**PROBLEMS AND TASKS**
(A) From the Cold Blue review, reproduce word for word the passage that begins with the words containing "One reason so" and ends with "works in themselves.".
(B) Decide whether each statement below agrees with the Cold Blue review, answering yes or no and quoting the exact words of the review that settle it. (i) Chamber music composers often change their scores to suit the studio. (ii) Cold Blue recordings have production far better than what classical listeners usually hear. (iii) Classical recordings are typically treated as creative works in themselves rather than as documents.

**TEXT SEGMENT**
*****
Review date: May. 11, 2005


One reason so many Cold Blue recordings are so good is that they feature production far better than classical music listeners are accustomed to hearing. Most recordings of chamber music, no matter how good they sound, are just documents of music written for the stage rather than the studio. Chamber music composers almost never adjust their scores to adapt to studio environments, so what musicians play in a piece in its onstage premiere is exactly what they play in the studio. Recordings of classical music are typically treated as documents rather than creative works in themselves.
*****
**DATASET ROWS**
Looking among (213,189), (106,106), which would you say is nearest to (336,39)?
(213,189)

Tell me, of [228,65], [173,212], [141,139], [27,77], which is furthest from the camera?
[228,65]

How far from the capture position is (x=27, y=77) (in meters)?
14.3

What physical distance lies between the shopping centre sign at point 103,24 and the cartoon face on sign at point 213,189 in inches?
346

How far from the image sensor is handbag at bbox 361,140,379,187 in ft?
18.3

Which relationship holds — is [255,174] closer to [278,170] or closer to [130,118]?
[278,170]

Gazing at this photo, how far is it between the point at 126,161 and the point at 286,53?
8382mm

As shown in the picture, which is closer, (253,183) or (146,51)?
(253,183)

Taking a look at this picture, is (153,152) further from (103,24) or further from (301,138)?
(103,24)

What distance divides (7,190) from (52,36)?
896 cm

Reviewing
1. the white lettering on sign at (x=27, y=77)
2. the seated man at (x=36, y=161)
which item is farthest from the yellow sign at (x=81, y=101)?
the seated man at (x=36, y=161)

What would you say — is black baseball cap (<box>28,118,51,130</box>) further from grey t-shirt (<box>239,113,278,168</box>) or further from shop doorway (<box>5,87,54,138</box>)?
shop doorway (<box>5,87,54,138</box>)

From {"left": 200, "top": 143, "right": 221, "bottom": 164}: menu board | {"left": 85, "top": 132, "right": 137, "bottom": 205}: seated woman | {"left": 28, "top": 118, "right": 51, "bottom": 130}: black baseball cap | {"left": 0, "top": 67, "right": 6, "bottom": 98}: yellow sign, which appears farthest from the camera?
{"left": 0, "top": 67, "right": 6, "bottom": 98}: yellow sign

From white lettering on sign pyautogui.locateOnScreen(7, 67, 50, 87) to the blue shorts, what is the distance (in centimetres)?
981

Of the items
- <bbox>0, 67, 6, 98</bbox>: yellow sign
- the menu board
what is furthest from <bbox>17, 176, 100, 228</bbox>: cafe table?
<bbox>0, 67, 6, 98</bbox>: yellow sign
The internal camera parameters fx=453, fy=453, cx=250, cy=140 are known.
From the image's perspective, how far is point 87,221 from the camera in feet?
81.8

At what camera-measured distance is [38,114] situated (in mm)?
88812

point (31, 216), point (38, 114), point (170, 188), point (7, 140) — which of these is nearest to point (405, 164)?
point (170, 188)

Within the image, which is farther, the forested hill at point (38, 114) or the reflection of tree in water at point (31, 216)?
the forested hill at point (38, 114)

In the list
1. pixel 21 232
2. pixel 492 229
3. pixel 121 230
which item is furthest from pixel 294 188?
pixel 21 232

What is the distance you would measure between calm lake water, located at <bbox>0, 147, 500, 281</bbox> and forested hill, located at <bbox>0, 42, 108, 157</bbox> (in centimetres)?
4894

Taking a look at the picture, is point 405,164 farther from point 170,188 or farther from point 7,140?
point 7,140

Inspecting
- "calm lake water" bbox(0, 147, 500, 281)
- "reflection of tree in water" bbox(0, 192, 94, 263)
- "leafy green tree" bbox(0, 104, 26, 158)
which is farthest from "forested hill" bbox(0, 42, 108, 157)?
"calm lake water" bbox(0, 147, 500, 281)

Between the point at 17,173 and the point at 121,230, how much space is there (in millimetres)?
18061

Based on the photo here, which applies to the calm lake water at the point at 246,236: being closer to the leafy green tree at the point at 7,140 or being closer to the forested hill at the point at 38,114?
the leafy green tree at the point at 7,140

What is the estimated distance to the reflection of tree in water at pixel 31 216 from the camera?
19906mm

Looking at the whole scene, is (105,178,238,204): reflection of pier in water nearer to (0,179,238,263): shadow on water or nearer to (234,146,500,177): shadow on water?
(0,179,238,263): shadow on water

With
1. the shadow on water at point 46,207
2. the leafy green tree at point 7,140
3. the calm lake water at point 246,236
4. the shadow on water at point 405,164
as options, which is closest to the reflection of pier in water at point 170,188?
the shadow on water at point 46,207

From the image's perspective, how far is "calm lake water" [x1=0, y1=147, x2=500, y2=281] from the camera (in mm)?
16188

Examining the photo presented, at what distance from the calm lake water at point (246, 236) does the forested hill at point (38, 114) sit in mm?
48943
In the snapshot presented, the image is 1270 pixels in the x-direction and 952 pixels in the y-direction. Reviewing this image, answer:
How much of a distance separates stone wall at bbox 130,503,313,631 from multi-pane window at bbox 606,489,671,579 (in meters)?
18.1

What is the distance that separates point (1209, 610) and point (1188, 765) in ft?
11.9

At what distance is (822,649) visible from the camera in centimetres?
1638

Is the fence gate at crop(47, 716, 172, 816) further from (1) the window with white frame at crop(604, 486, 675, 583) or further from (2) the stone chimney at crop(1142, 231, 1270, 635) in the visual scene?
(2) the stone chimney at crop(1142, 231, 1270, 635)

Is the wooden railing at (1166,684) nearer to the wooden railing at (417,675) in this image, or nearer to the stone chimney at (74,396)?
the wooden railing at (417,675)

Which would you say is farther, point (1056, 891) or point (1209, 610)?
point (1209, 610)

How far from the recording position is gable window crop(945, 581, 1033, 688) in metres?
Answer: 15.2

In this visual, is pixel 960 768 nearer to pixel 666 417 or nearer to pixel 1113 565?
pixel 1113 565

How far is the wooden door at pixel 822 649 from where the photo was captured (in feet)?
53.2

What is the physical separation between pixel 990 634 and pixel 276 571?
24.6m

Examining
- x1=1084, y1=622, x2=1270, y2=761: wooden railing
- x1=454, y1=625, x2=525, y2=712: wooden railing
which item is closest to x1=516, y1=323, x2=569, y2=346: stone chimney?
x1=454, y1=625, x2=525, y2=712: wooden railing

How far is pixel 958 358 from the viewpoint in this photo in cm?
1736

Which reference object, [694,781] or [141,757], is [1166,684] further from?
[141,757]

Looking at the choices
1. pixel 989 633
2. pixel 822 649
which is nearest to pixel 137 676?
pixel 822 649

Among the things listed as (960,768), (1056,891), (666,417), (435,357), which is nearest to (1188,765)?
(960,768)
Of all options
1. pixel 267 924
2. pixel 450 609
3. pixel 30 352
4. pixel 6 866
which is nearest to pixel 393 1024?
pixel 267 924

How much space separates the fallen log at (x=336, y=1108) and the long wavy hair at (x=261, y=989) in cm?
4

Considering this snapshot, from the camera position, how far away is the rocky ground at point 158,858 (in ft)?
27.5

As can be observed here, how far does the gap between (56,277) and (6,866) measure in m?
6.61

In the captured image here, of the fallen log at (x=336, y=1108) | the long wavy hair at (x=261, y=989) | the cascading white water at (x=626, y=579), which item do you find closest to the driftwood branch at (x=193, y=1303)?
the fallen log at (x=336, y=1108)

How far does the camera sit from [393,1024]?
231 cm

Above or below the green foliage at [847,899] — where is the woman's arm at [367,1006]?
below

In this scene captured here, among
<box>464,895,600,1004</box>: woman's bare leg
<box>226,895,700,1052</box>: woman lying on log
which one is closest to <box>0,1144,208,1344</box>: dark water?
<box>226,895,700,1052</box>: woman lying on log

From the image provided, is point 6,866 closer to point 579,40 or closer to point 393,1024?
*****
**SOLUTIONS TO THE EXERCISE**
(A)
One reason so many Cold Blue recordings are so good is that they feature production far better than classical music listeners are accustomed to hearing. Most recordings of chamber music, no matter how good they sound, are just documents of music written for the stage rather than the studio. Chamber music composers almost never adjust their scores to adapt to studio environments, so what musicians play in a piece in its onstage premiere is exactly what they play in the studio. Recordings of classical music are typically treated as documents rather than creative works in themselves.

(B)
(i) No: "Chamber music composers almost never adjust their scores to adapt to studio environments"
(ii) Yes: "they feature production far better than classical music listeners are accustomed to hearing"
(iii) No: "Recordings of classical music are typically treated as documents rather than creative works in themselves."